Not for the first time, members of the Japanese public seem to be proving the experts wrong by their behavior. It is no longer merely a provocative social phenomenon, however, when the means by which they choose to do so is suicide. According to a new report from the National Police Agency, 33,048 Japanese took their own lives in 1999, the second consecutive year in which suicides were at a record high. Yet for some years analysts have insisted that Japan's suicide rate is not as high as many people think and actually falls somewhere between the high rates of northern European countries and the low ones of Africa, Latin America and elsewhere in Asia.

It is cynical and callous to say, as some unsympathetic observers have, that the new high represents only an increase of 185 self-inflicted deaths compared with the previous year. The costs of this social tragedy for both those who killed themselves and those they left behind are so great they cannot be diminished by such unfeeling reactions. Shrugging it off on the grounds that, after all, Japan traditionally has never looked down on suicide, does nothing to help achieve a solution.
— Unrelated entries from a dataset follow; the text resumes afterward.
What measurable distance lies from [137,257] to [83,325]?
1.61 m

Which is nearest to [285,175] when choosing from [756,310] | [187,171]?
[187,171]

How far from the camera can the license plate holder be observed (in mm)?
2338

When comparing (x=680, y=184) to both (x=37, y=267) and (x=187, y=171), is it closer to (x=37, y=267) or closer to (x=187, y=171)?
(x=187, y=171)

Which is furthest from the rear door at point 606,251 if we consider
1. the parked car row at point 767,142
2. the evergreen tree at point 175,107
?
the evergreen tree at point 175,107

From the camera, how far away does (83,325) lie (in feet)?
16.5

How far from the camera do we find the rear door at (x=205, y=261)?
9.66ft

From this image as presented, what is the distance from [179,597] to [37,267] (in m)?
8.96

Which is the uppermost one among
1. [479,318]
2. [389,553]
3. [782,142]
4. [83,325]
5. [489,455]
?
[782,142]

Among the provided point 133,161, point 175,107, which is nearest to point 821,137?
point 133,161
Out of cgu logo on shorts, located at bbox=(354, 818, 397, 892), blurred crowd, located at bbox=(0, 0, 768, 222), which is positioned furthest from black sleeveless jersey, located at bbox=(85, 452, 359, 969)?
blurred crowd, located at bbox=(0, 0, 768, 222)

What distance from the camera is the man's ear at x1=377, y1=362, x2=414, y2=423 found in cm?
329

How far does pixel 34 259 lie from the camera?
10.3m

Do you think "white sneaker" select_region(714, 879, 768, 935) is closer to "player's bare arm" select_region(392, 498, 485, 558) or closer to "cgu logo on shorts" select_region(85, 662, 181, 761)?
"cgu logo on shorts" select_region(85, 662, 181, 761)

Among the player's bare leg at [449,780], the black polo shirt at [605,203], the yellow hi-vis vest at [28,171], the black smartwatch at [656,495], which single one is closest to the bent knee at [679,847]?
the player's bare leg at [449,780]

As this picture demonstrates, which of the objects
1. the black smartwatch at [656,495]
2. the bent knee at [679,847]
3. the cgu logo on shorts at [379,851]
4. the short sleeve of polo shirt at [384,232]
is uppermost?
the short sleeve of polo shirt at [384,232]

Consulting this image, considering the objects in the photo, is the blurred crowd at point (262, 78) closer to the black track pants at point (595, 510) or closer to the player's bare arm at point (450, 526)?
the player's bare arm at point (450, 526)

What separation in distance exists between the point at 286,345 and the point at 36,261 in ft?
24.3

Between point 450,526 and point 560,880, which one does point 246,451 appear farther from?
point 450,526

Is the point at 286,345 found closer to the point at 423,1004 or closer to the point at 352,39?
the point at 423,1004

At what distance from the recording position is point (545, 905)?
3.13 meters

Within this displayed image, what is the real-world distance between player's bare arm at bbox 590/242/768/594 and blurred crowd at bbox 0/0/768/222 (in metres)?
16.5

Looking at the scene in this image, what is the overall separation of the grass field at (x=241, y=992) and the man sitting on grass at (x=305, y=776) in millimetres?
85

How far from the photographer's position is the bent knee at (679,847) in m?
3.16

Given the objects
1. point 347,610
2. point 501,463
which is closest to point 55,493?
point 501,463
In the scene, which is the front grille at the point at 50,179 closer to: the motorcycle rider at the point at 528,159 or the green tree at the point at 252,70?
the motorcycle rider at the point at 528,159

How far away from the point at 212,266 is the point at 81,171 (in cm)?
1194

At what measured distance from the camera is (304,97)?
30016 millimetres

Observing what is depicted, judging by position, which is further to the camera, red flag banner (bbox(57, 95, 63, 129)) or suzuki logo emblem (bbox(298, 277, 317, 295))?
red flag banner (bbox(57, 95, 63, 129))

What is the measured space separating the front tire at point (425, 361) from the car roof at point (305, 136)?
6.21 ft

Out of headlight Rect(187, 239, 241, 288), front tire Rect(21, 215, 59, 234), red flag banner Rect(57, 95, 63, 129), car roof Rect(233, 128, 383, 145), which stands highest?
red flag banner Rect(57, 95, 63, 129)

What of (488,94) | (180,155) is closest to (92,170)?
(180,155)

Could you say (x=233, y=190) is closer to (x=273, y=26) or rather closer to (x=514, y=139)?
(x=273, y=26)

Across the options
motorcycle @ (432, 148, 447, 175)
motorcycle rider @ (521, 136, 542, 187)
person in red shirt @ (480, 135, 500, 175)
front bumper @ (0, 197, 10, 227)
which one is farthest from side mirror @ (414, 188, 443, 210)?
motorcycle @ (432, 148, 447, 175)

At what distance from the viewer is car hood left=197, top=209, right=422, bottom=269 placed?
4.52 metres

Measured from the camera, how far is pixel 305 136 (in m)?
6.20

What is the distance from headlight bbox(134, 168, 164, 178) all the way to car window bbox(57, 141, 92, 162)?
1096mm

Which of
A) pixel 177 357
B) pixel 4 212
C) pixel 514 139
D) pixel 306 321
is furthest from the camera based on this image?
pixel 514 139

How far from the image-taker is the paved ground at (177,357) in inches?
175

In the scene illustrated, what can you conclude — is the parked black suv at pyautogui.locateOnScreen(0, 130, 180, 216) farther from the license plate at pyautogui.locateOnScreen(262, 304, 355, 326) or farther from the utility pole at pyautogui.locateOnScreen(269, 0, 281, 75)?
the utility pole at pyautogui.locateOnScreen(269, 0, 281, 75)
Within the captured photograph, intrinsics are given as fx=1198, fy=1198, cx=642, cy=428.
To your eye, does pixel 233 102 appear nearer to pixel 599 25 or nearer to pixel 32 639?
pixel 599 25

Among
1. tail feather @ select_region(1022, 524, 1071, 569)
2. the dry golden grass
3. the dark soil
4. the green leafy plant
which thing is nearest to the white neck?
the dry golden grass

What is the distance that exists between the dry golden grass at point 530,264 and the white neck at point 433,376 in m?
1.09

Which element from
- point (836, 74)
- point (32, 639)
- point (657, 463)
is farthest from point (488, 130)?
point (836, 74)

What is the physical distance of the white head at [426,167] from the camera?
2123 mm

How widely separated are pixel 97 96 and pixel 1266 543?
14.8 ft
Worries over ill health are always a major contributing factor in the number of suicides reported. Nearly half of those who took their lives last year, did so for that reason. And yet, their number actually declined slightly from 1998 and could be reduced even further if more attention was given to timely intervention by qualified medical and psychological counselors. But early improvement seems unlikely given today's overburdened health-care system, and the stigma that still attaches to those who seek such counseling.